International Contingent Shares Best Practices at Refugee and Migrant Education Conference

Manhattan College hosted the three-day event focused on higher education’s role in refugee and migrant education.

Panelists at Refugee Migrant Education conferenceManhattan College recently hosted the 2018 Refugee and Migrant Education Network International Conference, a three-day event focusing on the responsibility and roles of universities and other institutions in light of two new international agreements emerging from the United Nations, the Global Compact on Refugees and the Global Compact for Safe and Orderly Migration.  

Participants included faculty and researchers from nearly a dozen countries, including Australia and Iraq. Attendees came from higher education institutions and organizations working for the well-being of refugees and migrants on a daily basis, including the Center for Migration Studies in New York, and the Jesuit Refugee Service.

“At the first International Conference on Refugee and Migrant Education last year in Rome, Pope Francis called on colleges and universities to take a more proactive role in responding to the challenges facing refugees and migrants today,” said Kevin Ahern, Ph.D., associate professor of religious studies, who helped organize the conference on campus.

“As a Catholic College in New York City, Manhattan College is well positioned to respond to this crisis. By hosting this global conference, we were able to respond to this call and show the ways our Lasallian Catholic community is responding to this crisis. I’m proud of what we are doing, and I hope that other colleges in the United States will follow our lead.”

Featured speakers included Stephen Rasche of the Catholic University of Erbil in Iraq, Joan Rosenhauer, executive director of Jesuit Refugee Service USA, Ashish Gadnis, co-founder and CEO of BanQu, and Archbishop Bernardito Auza, permanent representative of the Holy See to the United Nations. Each of them delivered keynote addresses on the moral and ethical responsibilities of universities in response to the realities of migrants and refugees.

A number of Manhattan College students, faculty and staff also participated in the conference, including Naouras Mousa Almatar ’20, Kaiyun Chen ’19, Katherine Compton ’19, August Kissel ’20, Kelsey Quartulli ’19, Donya Quhshi ’19, Mehnaz Afridi, Ph.D., director of the Holocaust, Genocide and Interfaith Education Center and associate professor of religious studies, Ricardo Dello Buono, Ph.D., professor of sociology, Jacqueline Martin, coordinator of social action, and Luisanna Sardu, Ph.D., assistant professor of modern languages and literatures.
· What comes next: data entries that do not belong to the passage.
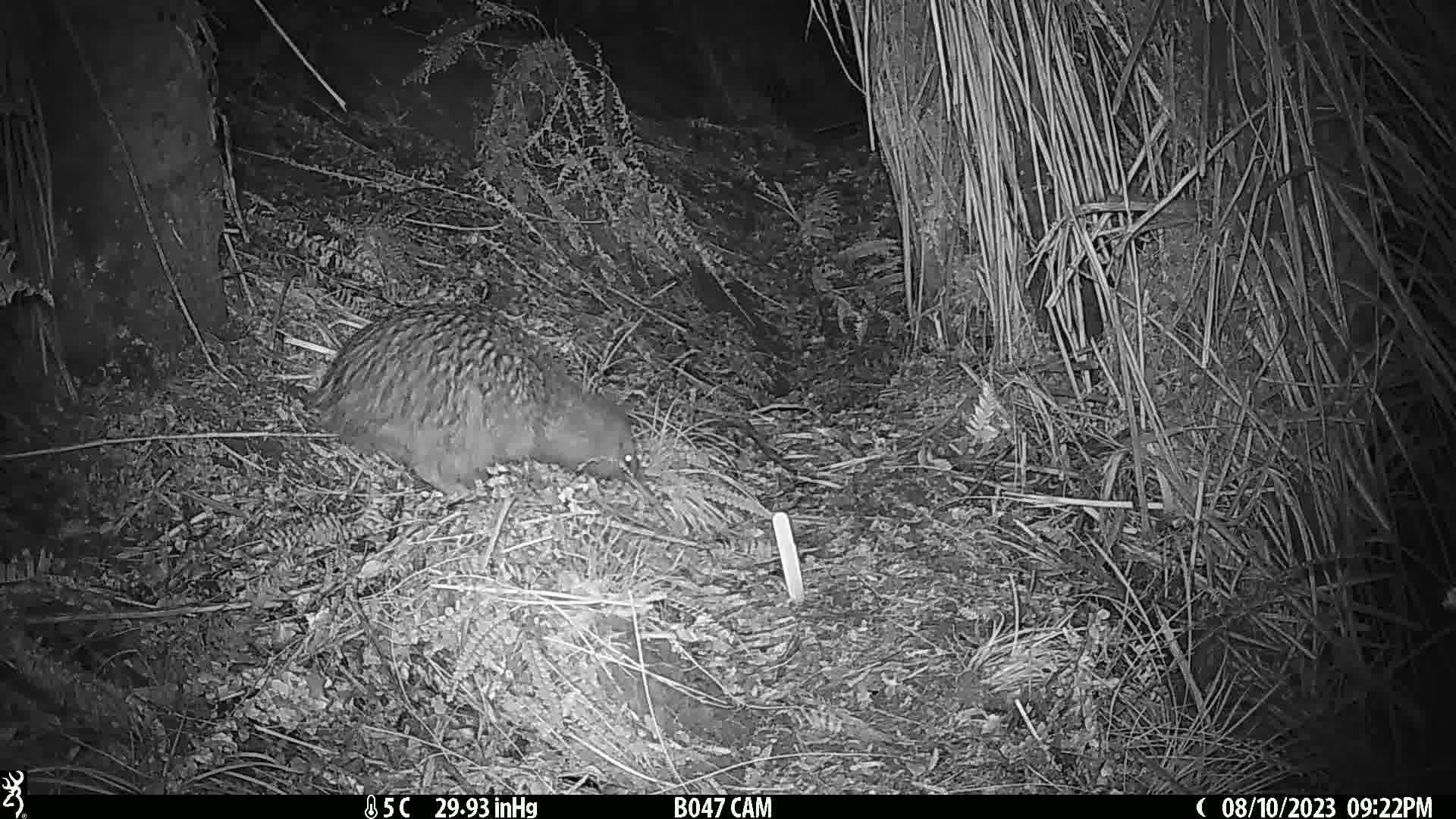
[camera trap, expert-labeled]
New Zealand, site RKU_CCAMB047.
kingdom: Animalia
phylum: Chordata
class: Aves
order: Apterygiformes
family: Apterygidae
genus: Apteryx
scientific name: Apteryx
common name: kiwi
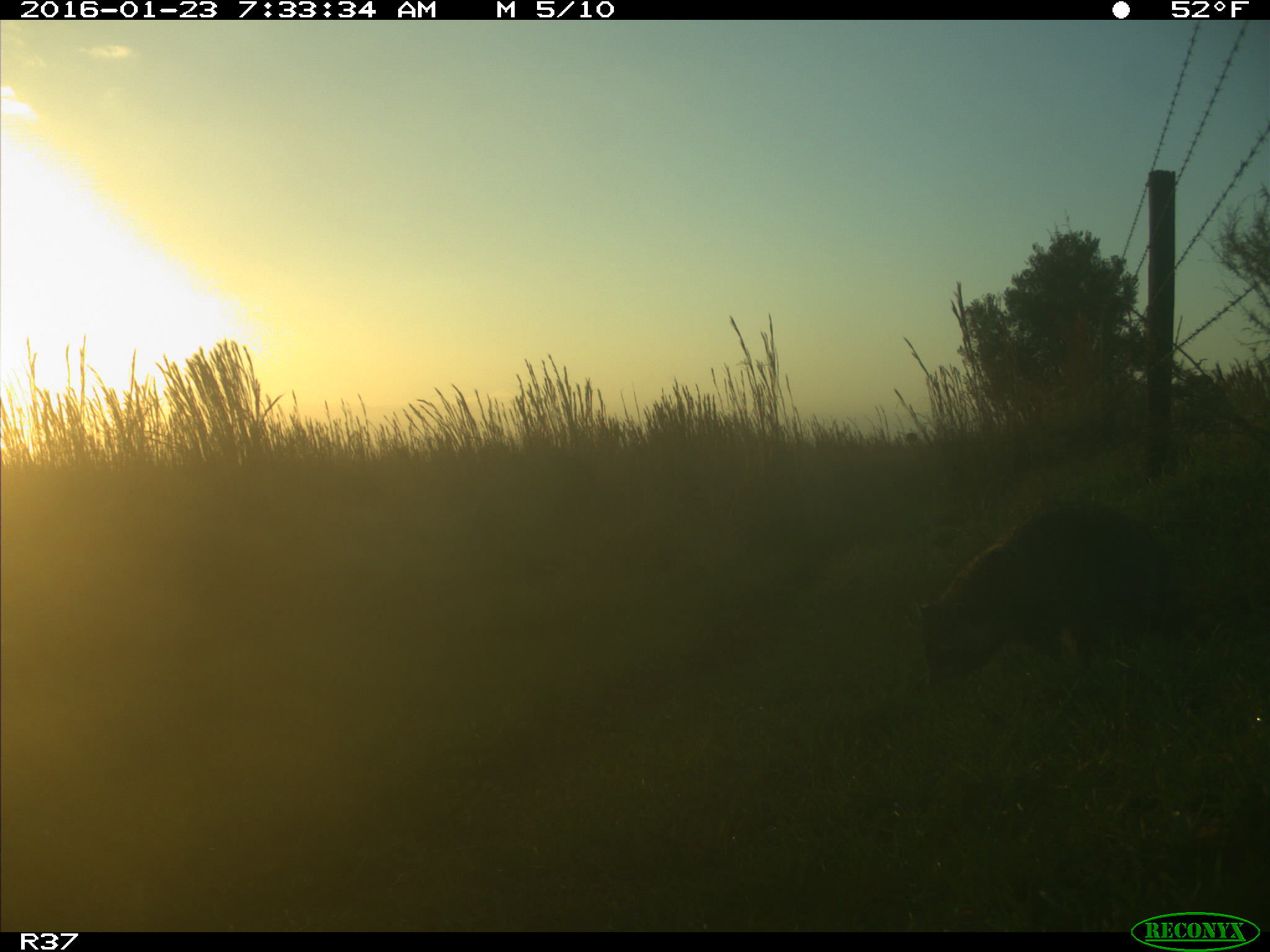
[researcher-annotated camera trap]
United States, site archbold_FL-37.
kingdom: Animalia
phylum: Chordata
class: Mammalia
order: Carnivora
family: Procyonidae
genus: Procyon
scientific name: Procyon lotor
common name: common raccoon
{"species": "Procyon lotor (common raccoon)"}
The event was hosted with the sponsorship and support of Campus Ministry and Social Action, Catholic Relief Services Faculty Taskforce, the School of Education and Health, the School of Liberal Arts, the Holocaust, Genocide and Interfaith Education Center, office of Mission, office of Study Abroad and the departments of Modern Languages and Literatures, Peace and Justice Studies, Political Science, Religious Studies, and Sociology.